SOUTHWICK – This weekend, the town will participate in an emergency communication exercise during the American Radio Relay League’s annual Field Day.
The 24-hour training session begins at 2 p.m. tomorrow and runs through 2 p.m. Sunday. Southwick’s exercise takes place behind Town Hall under the direction of Emergency Management Director Charles Dunlap and includes the towns of Southwick, Granville, Blandford, East Longmeadow and Springfield.
Dunlap said the event is part of a national communications exercise. This year, the group will use the simulated disaster condition of a solar flare disturbance affecting communications propagation in all of New England. Cities and towns across the country, including Alaska and Hawaii, and Canada will participate.
Dunlap said trainings like this help towns prepare for real disasters.
“Last year we had the Oct. 29 storm, the tornado, Hurricane/Tropical Storm Irene and early spring snowstorms,” Dunlap said. “And now we’re having a heat wave that could have an impact on the power grid or there could be a wildfire, like in Colorado.”
Dunlap said disaster exercises are good training for the real thing.
“We are very serious about it,” Dunlap said, adding, however, that there is an element of fun for the emergency teams.
“We love to be able to test our equipment,” he said. “It’s like building a race car – it’s a lot of work but when you drive it around the track, it’s fun.

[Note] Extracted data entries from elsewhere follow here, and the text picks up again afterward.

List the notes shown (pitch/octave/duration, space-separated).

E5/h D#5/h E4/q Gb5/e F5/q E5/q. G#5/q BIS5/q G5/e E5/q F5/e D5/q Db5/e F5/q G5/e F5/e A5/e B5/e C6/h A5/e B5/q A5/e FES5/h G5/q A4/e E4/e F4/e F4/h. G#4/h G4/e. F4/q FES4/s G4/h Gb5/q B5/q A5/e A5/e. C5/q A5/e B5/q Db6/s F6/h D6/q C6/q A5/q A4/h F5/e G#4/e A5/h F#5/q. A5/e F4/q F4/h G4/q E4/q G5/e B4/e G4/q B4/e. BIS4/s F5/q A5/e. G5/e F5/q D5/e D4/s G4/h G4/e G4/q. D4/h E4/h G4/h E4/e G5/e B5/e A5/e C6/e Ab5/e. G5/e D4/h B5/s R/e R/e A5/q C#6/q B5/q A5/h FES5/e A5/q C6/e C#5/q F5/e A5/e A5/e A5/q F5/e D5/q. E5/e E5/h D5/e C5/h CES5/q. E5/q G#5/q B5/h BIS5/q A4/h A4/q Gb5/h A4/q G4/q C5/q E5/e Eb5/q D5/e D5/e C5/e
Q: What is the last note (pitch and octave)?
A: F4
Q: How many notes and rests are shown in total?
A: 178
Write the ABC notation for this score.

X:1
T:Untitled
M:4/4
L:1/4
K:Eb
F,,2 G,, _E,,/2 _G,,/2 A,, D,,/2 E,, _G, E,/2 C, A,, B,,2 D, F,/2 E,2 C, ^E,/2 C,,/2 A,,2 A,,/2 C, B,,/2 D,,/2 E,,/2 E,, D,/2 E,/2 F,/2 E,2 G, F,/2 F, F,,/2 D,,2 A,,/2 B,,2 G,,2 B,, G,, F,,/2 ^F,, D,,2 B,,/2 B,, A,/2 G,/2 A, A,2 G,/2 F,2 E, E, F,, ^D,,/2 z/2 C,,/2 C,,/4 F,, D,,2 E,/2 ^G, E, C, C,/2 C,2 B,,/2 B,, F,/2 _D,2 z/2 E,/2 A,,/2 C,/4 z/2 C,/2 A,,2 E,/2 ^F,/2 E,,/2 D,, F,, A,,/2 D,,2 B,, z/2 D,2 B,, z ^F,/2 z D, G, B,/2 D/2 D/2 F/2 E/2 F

It’s the proof in the pudding that we can do it and we have to be able to test our skills and operations.”
During the exercise, various methods of radio communications are tested to facilitate emergency, health and welfare messages for local, regional and national needs. The annual national event is held by FCC licensed amateur radio communications operators. Radio Amateur Civil Emergency Services (RACES), Amateur Radio Emergency Services (ARES) operators and emergency management personnel conduct the exercise under simulated adverse conditions using the Incident Command System and the National Incident Management System,
Dunlap said the public is welcome to observe – and participate – in the event.
“The public can get on the microphone and talk to a station in town, in the northeast or in other participating states,” said Dunlap. “There will be four groups participating in Hawaii, five in Alaska, 12 or 14 in Puerto Rico, on in the Virgin Islands and 23 in Massachusetts.”
The weekend was originally designed to allow radio operators throughout the US and Canada a chance to brush up on their radio skills by using alternative power sources to operate their equipment and simulate a disaster or severe weather situation.
Field Day Weekend is the last full weekend in June when radio operators throughout the United States and Canada attempt to contact as many radio operators throughout the country as possible in a 24-hour period. The group received a “point” for each radio contact and then will have 30-days to submit their log sheets into the ARRL for verification. Southwick usually places in the top third in the country for their class, according to Dunlap.